Should be a great weekend for LRCCO FT -- weather sounds perfect -- looking forward to being there -- besides great way to start two weeks vacation


----------



## ducksoup (Oct 3, 2005)

Will be there on Sunday -- Maxx running Junior against two sisters Ebony and Lady -- brother Trooper is running Qual on Saturday -- so could be interesting weekend for littermates; best of luck to all -- as well wishing good luck to Dana in continuing great performance in Junior


----------



## Dave Kress (Dec 20, 2004)

*Orangeville*

Mike 
Wife Marty will be there with 1 in the Q and 3 in the Amateur, look her up and say hello.
Staying at the Highland Pines Campground section P
Dave K


----------



## ducksoup (Oct 3, 2005)

Dave -- certainly look forward to meeting Marty -- heard nothing but great things about you both -- if miss opportunity at LRCCO is Marty running Long Point -- she doesn't want to miss out on great Tailgate Dinner


----------



## Dave Kress (Dec 20, 2004)

*Long Point*

I will not be at the LROC this weekend but as I said Marty will, we will be at Long Point as Marty is one of the open judges, me I get to handle the 3 in the amateur and 1 in the Q next weekend. I have not been to Long Point before and I feel as though I have missed out. The tailgate is a highpoint. 
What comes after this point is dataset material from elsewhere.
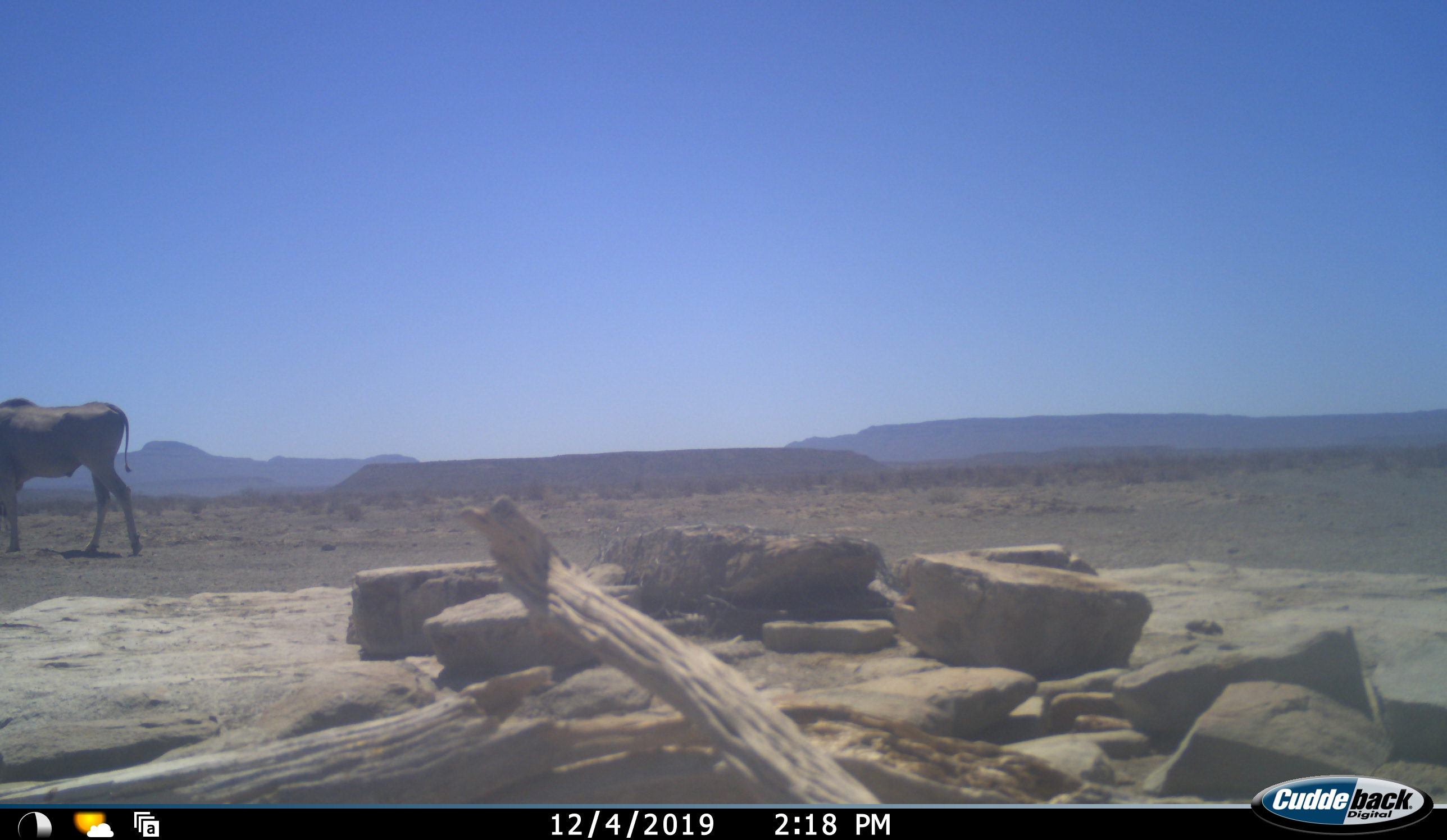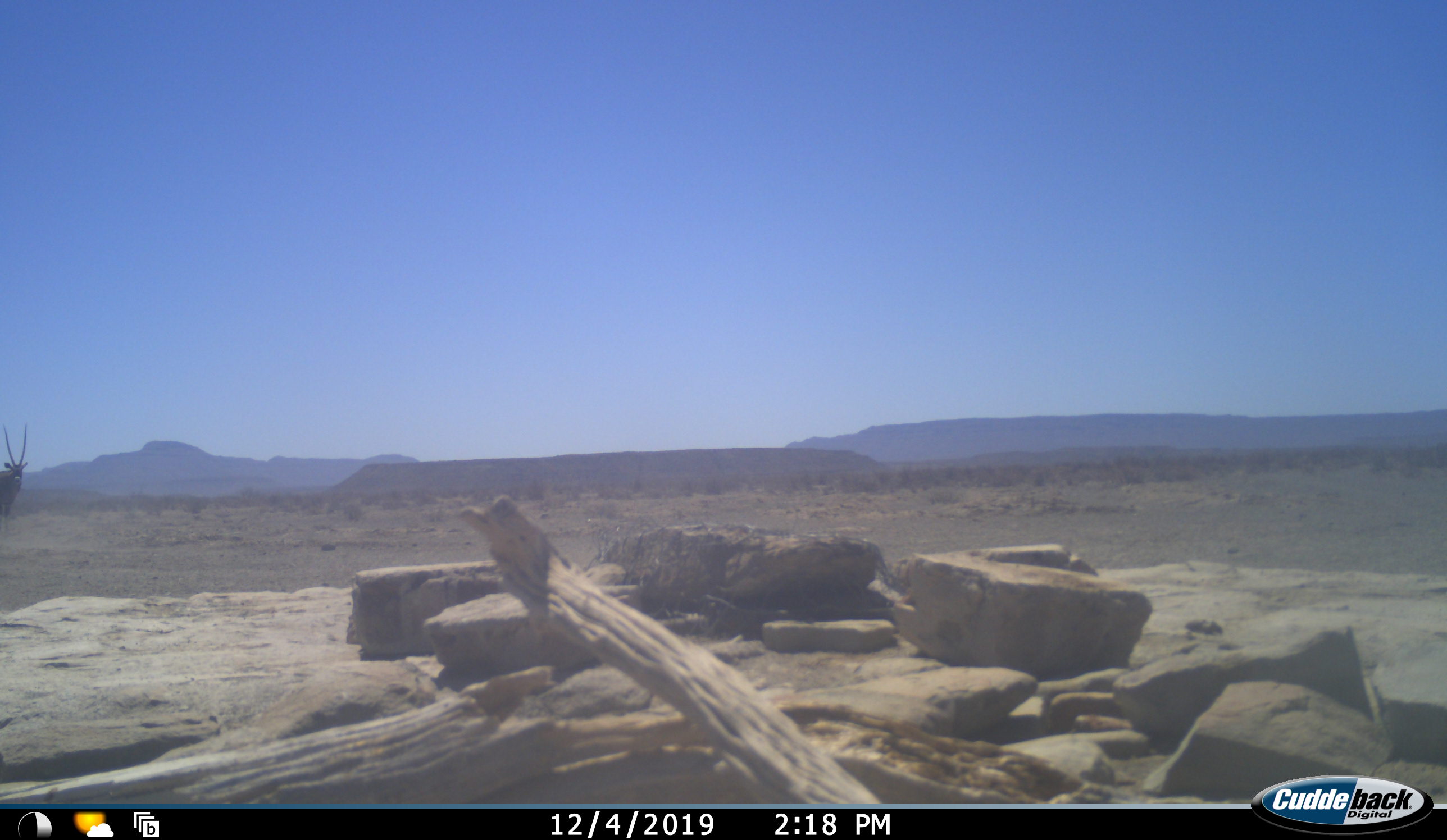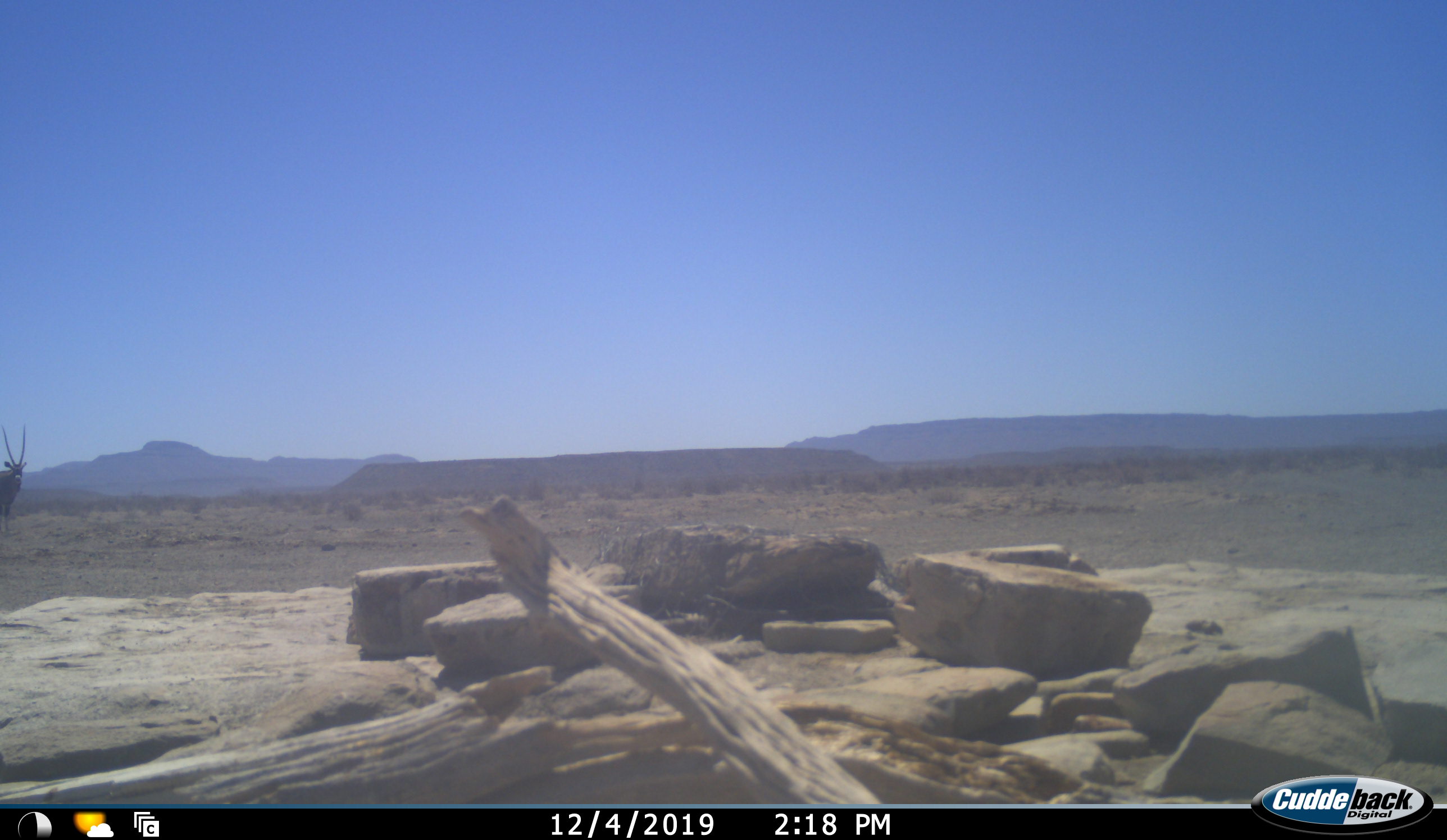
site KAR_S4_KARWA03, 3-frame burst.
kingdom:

Both of us will be back to Long Point at the end of June for the Horseshoe HT as we are judging together for one of the masters and then I am judging the senior.

Thank you for the kind words as we feel very accepted by our Canadian friends.


----------



## ducksoup (Oct 3, 2005)

Forgot Marty's judging Open -- and I'll see you at Amateur as I'm one of marshalls -- hope you have a great time running at Long Point -- I'm sure we'll meet up there -- looking forward to it


----------



## ducksoup (Oct 3, 2005)

Any results????


----------



## Davadar (Jul 24, 2006)

Here are the results from the Open:

1. 06 NFTCH FTCH Big Guns Big Chill owner Murray Murphy (Chuck Dygos)
2. Haileysbluff American Justice owner Peter Neilsen (Lorne Langevin)
3. Live The Dream owner Dave Broomhead (Darlene Scott)
4. Canterbury's Chaucer owner Donna Woolham (Dan Devos)
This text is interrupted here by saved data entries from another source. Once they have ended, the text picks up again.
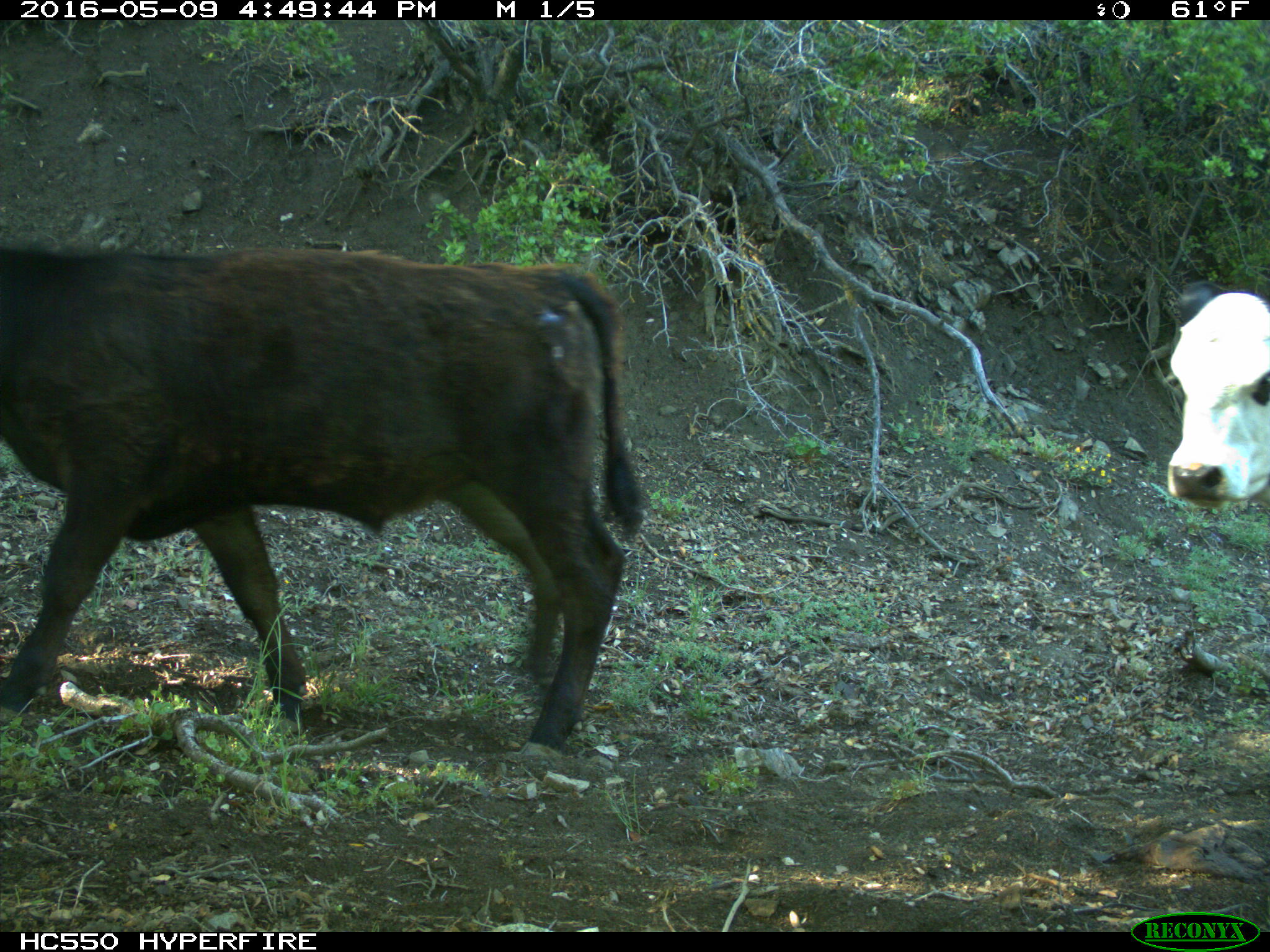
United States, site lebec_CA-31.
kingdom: Animalia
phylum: Chordata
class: Mammalia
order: Artiodactyla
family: Bovidae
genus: Bos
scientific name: Bos taurus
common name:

I am home today, hope someone can fill in the rest of the results.


----------



## ducksoup (Oct 3, 2005)

Hope I get this all right 
AMATEUR
1Coletta Bay Magnolia Gar Clark
2Trifecta's Shag-Ededlic Lydia Rustmann
3??AFTCH Eba's Cash Investment
4Jaybar's Madison Avenue Lorraine Hare
CMs
Bluenorth's Crooked Lake Cory Bob Tolles
FTCH Bluenorth's Nubile Tessie Ron Malton
FTCH GMH Dudley Do Right XXII CDX AM/MH Shirley Greener
Mjolnir's Daisy Mae Peter Martin
Jerryru's Cosmic Force Larry Coe

Junior had 10 dogs back after 2nd series -- don't know final results


----------



## ducksoup (Oct 3, 2005)

Junior Results
1 Shirley Greener Mjolnir's That'll Be The Day
2 Chuck Dygos RPM's Hard As A Rock
3 Dan DeVos Mjolnir's Dana of Longpoint
4 Duckblind Flying Dutchman Don Little
CM Razor's Carbon Copy Don Little


----------



## Glynn Matthews (Jun 10, 2003)

Congrats to fellow long point meember Gar Clark on your Am win.
Glynn


----------



## ducksoup (Oct 3, 2005)

Congrats for a well-deserved win in Am to fellow Long Pointer as well as Team Baypoint player -- way to go Gar -- looking forward to Long Point trial


----------